*** Text for analysis Section Begins ***

You are viewing a plain text version of this content. The canonical link for it is here.
Posted to issues@flink.apache.org by "Fabian Hueske (JIRA)" <ji...@apache.org> on 2018/01/11 08:21:00 UTC

[jira] [Commented] (FLINK-8405) Keyed State in broadcasted data steam.

    [ https://issues.apache.org/jira/browse/FLINK-8405?page=com.atlassian.jira.plugin.system.issuetabpanels:comment-tabpanel&focusedCommentId=16321848#comment-16321848 ] 

Fabian Hueske commented on FLINK-8405:
--------------------------------------

Connecting a keyed stream and a broadcasted stream is not supported, yet. See FLINK-3659
The reason why this is not supported is that the broadcasted input cannot access keyed state and the keyed input must not have write access to state from the broadcasted side. 
FLINK-3659 is targeted for the next release (Flink 1.5.0).

The book only describes keyed-keyed and forward-broadcast connection. However, it should have pointed out that keyed-broadcast is not supported at the moment.

[~mbarak] If you agree, would you close this issue as a duplicate of FLINK-3659?
Thanks.

> Keyed State in broadcasted data steam. 
> ---------------------------------------
>
>                 Key: FLINK-8405
>                 URL: https://issues.apache.org/jira/browse/FLINK-8405
>             Project: Flink
>          Issue Type: Bug
>            Reporter: Marek Barak
>
> Hi guys,
> I am trying to join 2 streams. Where the second stream is an codelist used by the first stream for enrichment. I followed the guide described here:
> https://www.safaribooksonline.com/library/view/stream-processing-with/9781491974285/ch04.html
> With the distinction that instead of having an local HashMap, i used MapState. This part is actually important since i want my state properly checkpointed in cases of a failure. I managed to reproduce the issue with the following code: 
> {code}
> import org.apache.flink.api.common.state.{MapState, MapStateDescriptor}
> import org.apache.flink.configuration.Configuration
> import org.apache.flink.streaming.api.functions.co.RichCoFlatMapFunction
> import org.apache.flink.streaming.api.scala.StreamExecutionEnvironment
> import org.apache.flink.streaming.util.StreamingMultipleProgramsTestBase
> import org.apache.flink.util.Collector
> import org.apache.flink.streaming.api.scala._
> import org.junit.{Test, Assert }
> class SimpleTest extends StreamingMultipleProgramsTestBase {
>   val env = StreamExecutionEnvironment.getExecutionEnvironment
>   case object StateMap extends RichCoFlatMapFunction[String, (String, Int), Int] {
>     var codeList: MapState[String,Int] = _
>     override def open(parameters: Configuration): Unit = {
>       codeList = getRuntimeContext.getMapState(
>         new MapStateDescriptor[String,Int]("test", classOf[String], classOf[Int])

*** Text for analysis Section Ends ***

▸ Assignment
Reproduce the part of the Flink issue comment starting at "Posted to issues@flink.apache.org" and ending at "the broadcasted side.", word for word.

*** Information provided Section Begins ***

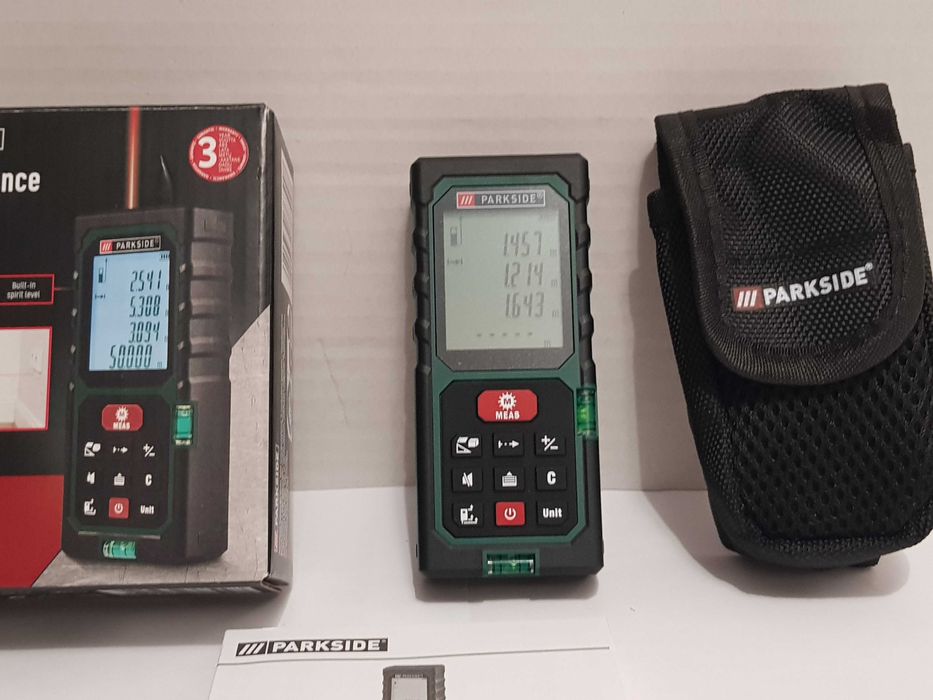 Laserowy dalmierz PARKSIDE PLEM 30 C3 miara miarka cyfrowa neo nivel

*** Information provided Section Ends ***
*** Information provided Section Begins ***

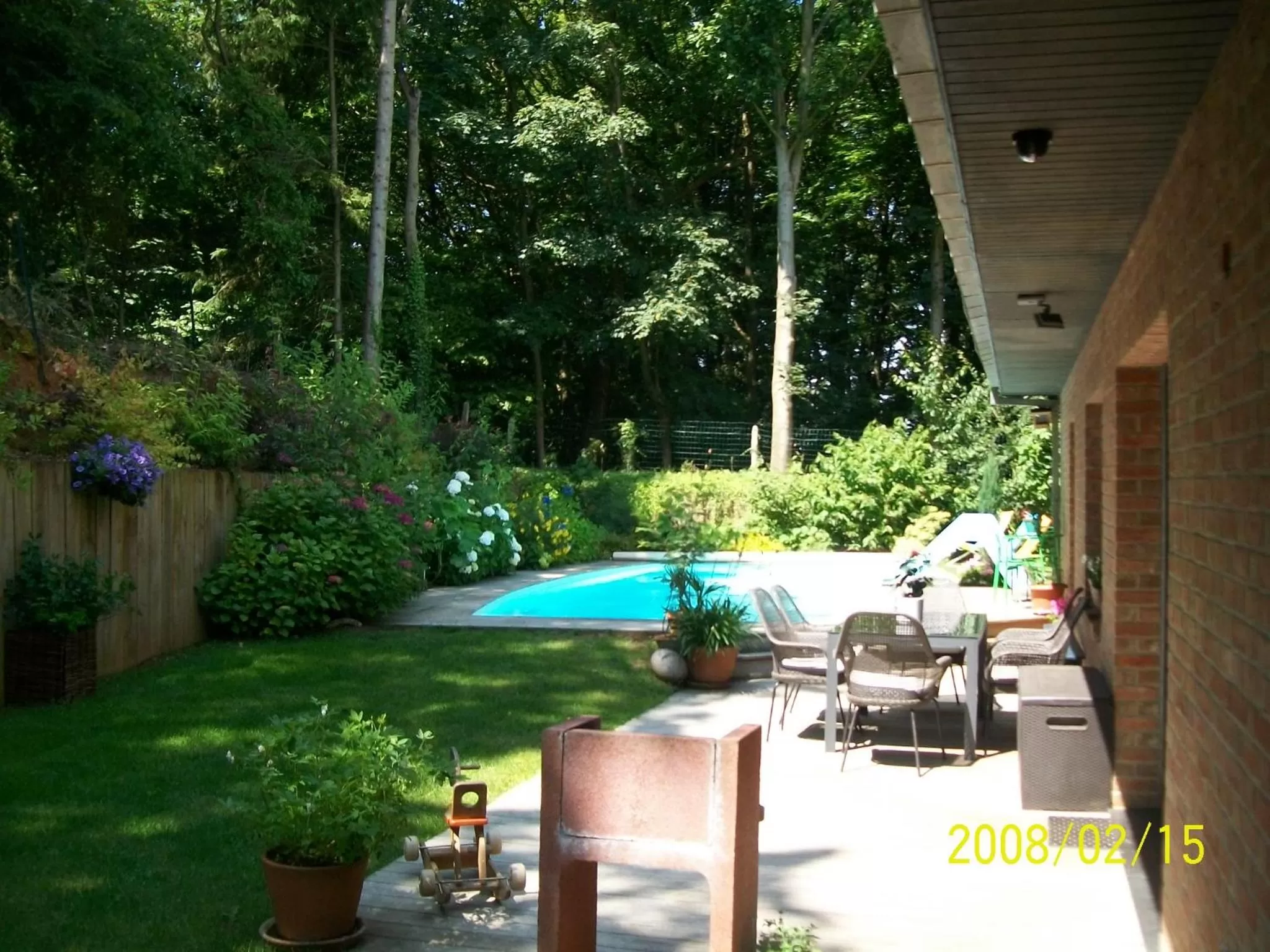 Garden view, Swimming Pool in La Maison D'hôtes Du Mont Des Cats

*** Information provided Section Ends ***

▸ Response
Posted to issues@flink.apache.org by "Fabian Hueske (JIRA)" <ji...@apache.org> on 2018/01/11 08:21:00 UTC

[jira] [Commented] (FLINK-8405) Keyed State in broadcasted data steam.

    [ https://issues.apache.org/jira/browse/FLINK-8405?page=com.atlassian.jira.plugin.system.issuetabpanels:comment-tabpanel&focusedCommentId=16321848#comment-16321848 ] 

Fabian Hueske commented on FLINK-8405:
--------------------------------------

Connecting a keyed stream and a broadcasted stream is not supported, yet. See FLINK-3659
The reason why this is not supported is that the broadcasted input cannot access keyed state and the keyed input must not have write access to state from the broadcasted side.